GVL had requested the transfer of the case. It said that the Elwood Monger, who was hearing the matter, recused himself as he had already been retired as labor officials of the county.
“I therefore advise that based on their request and attached documents, the case be [transferred to] Monrovia with all relevant documents for adjudication,” a communication to Sinoe County’s Labor Office from the office of the regional labor affairs in Monrovia read.
In February last year, 14 former workers of GVL filed a complaint at the Labor office in Sinoe County. In their grievance, the workers accused GVL of constructive dismissal and unfair labor practice.
The former employees, mainly fieldworkers, were accused by the Indonesian company of participating in the infamous May 25, 2015 riot in Butaw, according to documents from the Labor Office. The riot left one dead and over US$7,000 of the company’s properties destroyed. The former workers were all jailed without trial and released a year later. One inmate died in prison and another shortly after their release in 2016.
The workers allege in their complaint they were verbally told of their dismissals and denied access to their workplaces, the case documents show.
“GVL has not only refused to permit us to return to work but refused to pay us our salaries and other benefits we are entitled to by virtue of the contracts of employment,” they say in the complaint.
“Allow us to resume work in our respective positions and places of assignment, pay us our salaries and other benefits for the period of our detention up to and including the date and time we are recalled,” they say in the complaint, adding they would accept a payoff.
Employees affected by the sacking include Sunday Okusu Sackor, Vincent Koon, Adolphus Tarpeh, Otis Chea, Franklin Duaryenneh, Luton Snohtee, Edwin Palay, Obie Karbah, Josephus Weagbah, Rufus Tiawroh, Titus Teah, Fred Henry and Samuel Yabbah and Erick Dayklee.
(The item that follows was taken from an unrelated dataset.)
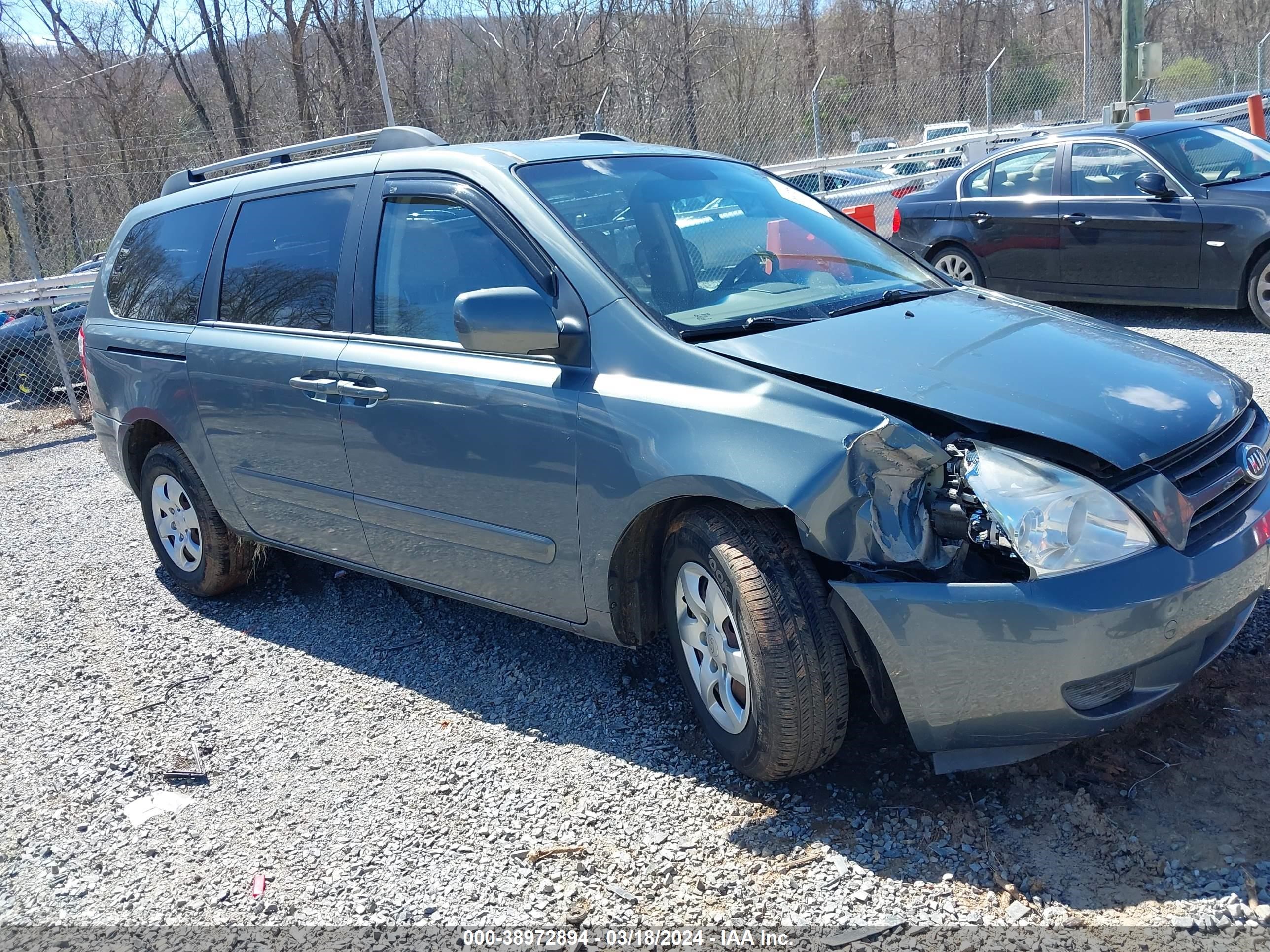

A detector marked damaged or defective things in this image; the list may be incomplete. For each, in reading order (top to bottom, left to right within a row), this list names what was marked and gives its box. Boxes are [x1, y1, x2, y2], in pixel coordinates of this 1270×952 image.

damaged front bumper [828, 479, 1270, 772]
exposed headlight assembly [960, 444, 1163, 578]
They all worked in GVL’s palm plantation in Butaw. They are being represented by Atty. Sagie Kamara of the Heritage Partners and Associates Inc. (HPA).
The dismissals have also triggered angry reaction from human rights and civil society groups. Sustainable Development Institute (SDI) and Friends of the Earth Netherlands accuses GVL of “trying to deny the dismissed workers justice”. Golden Agri Resources (GAR), GVL’s investors, denies the accusation.
GVL, Liberia’s largest oil palm company, holds 220,000 hectares of land in Sinoe, Maryland and Grand Kru for 65 years in a 2010 deal worth US$1.6 billion. The latest dispute is just one of several bad labor cases that have engulfed the company’s 11-yearf operation in Liberia. In 2018, GVL was reprimanded by the Roundtable on Sustainable Palm Oil (RSPO)—the certification body for oil palm companies across the world—for land-grab and labor breaches.
Transferring the case to Monrovia, one of three regions in Liberia’s southeast where GVL operates its oil palm concession, is a major twist in attempts aimed at amicably resolving the matter.
The company’s legal team headed by Jones and Jones law firm and the company’s in house lawyer, Atty. Garpeh Wilson, has attended only three of 10 pre-investigation hearings, according to minutes of the proceedings The DayLight analyzed. Between October 22 last year—when the first hearing took place—to April 29—the last one—GVL has given an excuse for bad roads, asked for the recusal of the hearing officer Elwoods Monger, and denied it received the former workers’ complaint.
The matter, which is at the conference stage could result to an amicable resolution or lead to a lawsuit , depending on the outcome of the labor officials’ investigation.